Don’t stir corn while charring. Let it sit in a single layer to develop those caramelized brown bits — stirring releases moisture and prevents browning.
Use FULL-FAT cream cheese, sour cream, and mayo. Low-fat versions break down when baked, creating a watery dip. Splurge here.
Make ahead, bake fresh. Assemble through Step 4 up to 24 hours in advance. Refrigerate covered; add 10 minutes to bake time if going from fridge.
Frequently asked questions
How long does it keep?
Refrigerator 3 days. Reheat in 350°F oven 15 minutes until warm and bubbly, OR microwave 1-2 min for single servings.
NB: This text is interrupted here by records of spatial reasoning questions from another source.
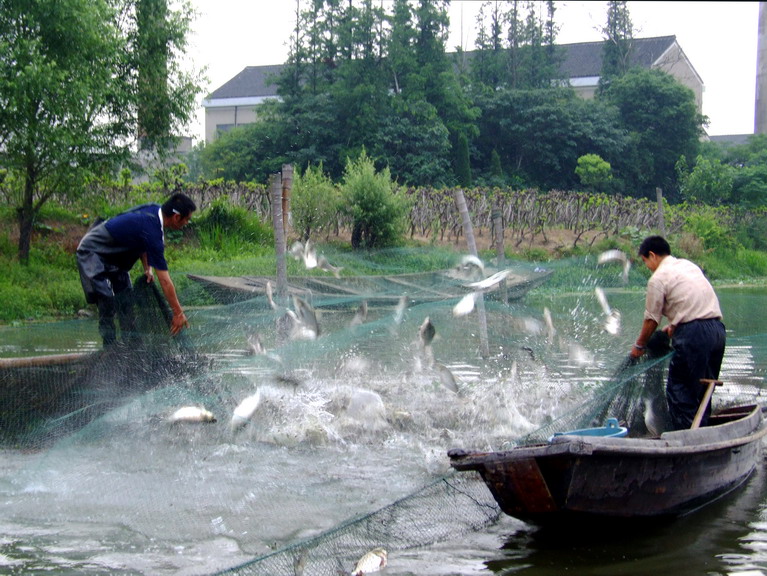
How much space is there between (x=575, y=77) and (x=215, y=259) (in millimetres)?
32160

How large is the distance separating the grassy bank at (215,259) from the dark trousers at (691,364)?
2.83 m

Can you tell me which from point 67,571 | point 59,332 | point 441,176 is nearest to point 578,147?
point 441,176

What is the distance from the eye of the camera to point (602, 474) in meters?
4.20

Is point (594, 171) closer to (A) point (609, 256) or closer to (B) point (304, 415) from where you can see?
→ (A) point (609, 256)

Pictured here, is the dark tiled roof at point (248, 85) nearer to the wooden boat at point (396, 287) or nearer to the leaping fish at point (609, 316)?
the wooden boat at point (396, 287)

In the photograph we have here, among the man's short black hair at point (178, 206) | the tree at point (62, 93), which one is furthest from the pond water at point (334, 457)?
the tree at point (62, 93)

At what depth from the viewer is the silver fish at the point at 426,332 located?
6.99m

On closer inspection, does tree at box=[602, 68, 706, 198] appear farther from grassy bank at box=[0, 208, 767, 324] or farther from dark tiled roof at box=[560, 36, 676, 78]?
grassy bank at box=[0, 208, 767, 324]

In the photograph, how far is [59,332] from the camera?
6.89 metres

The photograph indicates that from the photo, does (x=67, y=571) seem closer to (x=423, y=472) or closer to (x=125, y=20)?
(x=423, y=472)

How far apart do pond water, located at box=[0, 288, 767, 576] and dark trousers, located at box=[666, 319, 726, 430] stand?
65 centimetres

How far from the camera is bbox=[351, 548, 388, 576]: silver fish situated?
3908 millimetres

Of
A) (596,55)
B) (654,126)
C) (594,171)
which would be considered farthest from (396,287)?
(596,55)

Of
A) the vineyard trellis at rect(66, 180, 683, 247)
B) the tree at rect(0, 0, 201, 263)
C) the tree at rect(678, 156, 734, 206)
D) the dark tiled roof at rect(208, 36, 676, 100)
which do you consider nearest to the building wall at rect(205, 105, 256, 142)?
the dark tiled roof at rect(208, 36, 676, 100)
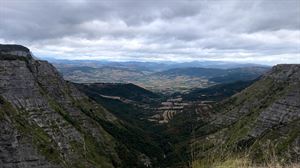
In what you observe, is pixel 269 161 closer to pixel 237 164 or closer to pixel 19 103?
pixel 237 164

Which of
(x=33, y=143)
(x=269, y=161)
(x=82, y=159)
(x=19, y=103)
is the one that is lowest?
(x=82, y=159)

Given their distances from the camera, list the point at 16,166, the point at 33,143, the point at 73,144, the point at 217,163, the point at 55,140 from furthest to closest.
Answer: the point at 73,144 < the point at 55,140 < the point at 33,143 < the point at 16,166 < the point at 217,163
Best fresh from oven but holds up well.
Can I make this in a slow cooker?
Yes — char corn and cook bacon as instructed, transfer everything to slow cooker, cook on LOW 2 hours until melted and bubbly. Stir before serving. Keep on WARM for serving (up to 4 hours).
Can I use canned corn?
Yes but drain and PAT VERY DRY — canned corn is wetter than frozen. Char it the same way but allow extra time for moisture to evaporate.
Mild — one jalapeño with seeds removed gives subtle warmth. For more heat, leave seeds in, add a second jalapeño, or use pepper jack cheese. For no heat, omit jalapeño entirely.
Can I freeze leftovers?
Not recommended — the dairy separates and gets grainy when thawed. Best eaten fresh or refrigerated for up to 3 days. If you must freeze, reheat slowly while stirring to recombine.